Los Alamos National Lab, Richard Robinson

An aerial view of Los Alamos National Laboratory in New Mexico.

Los Alamos National Laboratory in New Mexico could end up producing 80 plutonium pits – nuclear weapon cores – per year, if the National Nuclear Security Administration's hand is forced, according to a forward-looking environmental study published this week.

New pit-related equipment and other upgrades to be installed at PF-4, a Los Alamos plutonium facility, would both "provide the ability to produce a minimum of 30 pits per year" and make possible "surge efforts to produce 80 pits per year" to meet national demands, the study, a draft supplement analysis of environmental impact, states.

Federal law requires the production of 80 plutonium pits – the triggers at the heart of modern nuclear weapons – by 2030. The 2018 Nuclear Posture Review, an updated Pentagon policy document ordered by President Donald Trump, further reinforced the need for an 80-pits-per-year capability.

The U.S. has not had for years a significant ability to make the nuclear weapon cores. The last place pits were produced en masse, the Rocky Flats Plant in Colorado, was raided by the FBI decades ago and was subsequently shuttered.

In May 2018, the Department of Energy's National Nuclear Security Administration and the Department of Defense together recommended making pits at two places: the Savannah River Site, south of Aiken, and Los Alamos, a storied plutonium center of excellence near Albuquerque and Santa Fe.

The Savannah River Site would pump out a majority of the pits, 50, by 2030, whereas Los Alamos would produce the remainder, 30, they counseled. A tandem, cross-country approach is more flexible, officials say, and prevents a single failure from crippling the entire endeavor.

Critics and doubters, though, certainly do exist.

Should something not work out at the Savannah River Site – an entirely new facility, the proposed Savannah River Plutonium Processing Facility, needs to be designed and built with the bones of the multibillion-dollar Mixed Oxide Fuel Fabrication Facility, among other things – Los Alamos would, seemingly, span the production gap.

The NNSA already operates at the 310-square-mile Savannah River Site, near the South Carolina and Georgia border, and sports a palmy footprint there.

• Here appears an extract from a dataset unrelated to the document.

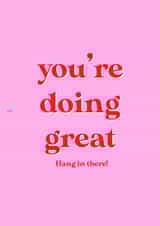 hang in there youre doing great Just because Card 7983 created by Sophie Wade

The weapons-and-nonproliferation agency formally canceled the flagging MOX project in October 2018.

Hitting the 30-pits-per-year mark at Los Alamos, according to the NNSA's new environmental review, would require hundreds more people. "Reassignments" would be required for any production surges, the study states, and the need for more workers would need evaluating.

"It is assumed that actions for 30 pits per year are completed prior to developing the ability to implement a short-term surge capacity," reads the National Nuclear Security Administration's draft supplement analysis, a lengthy work that some nuclear watchers have denounced.

"This document contradicts statements that the laboratory and the NNSA have been saying for the last six months," Greg Mello with Los Alamos Study Group said Thursday.

"The upshot is that NNSA is building an 80 pits per year pit production capability at LANL right now," Mello said separately.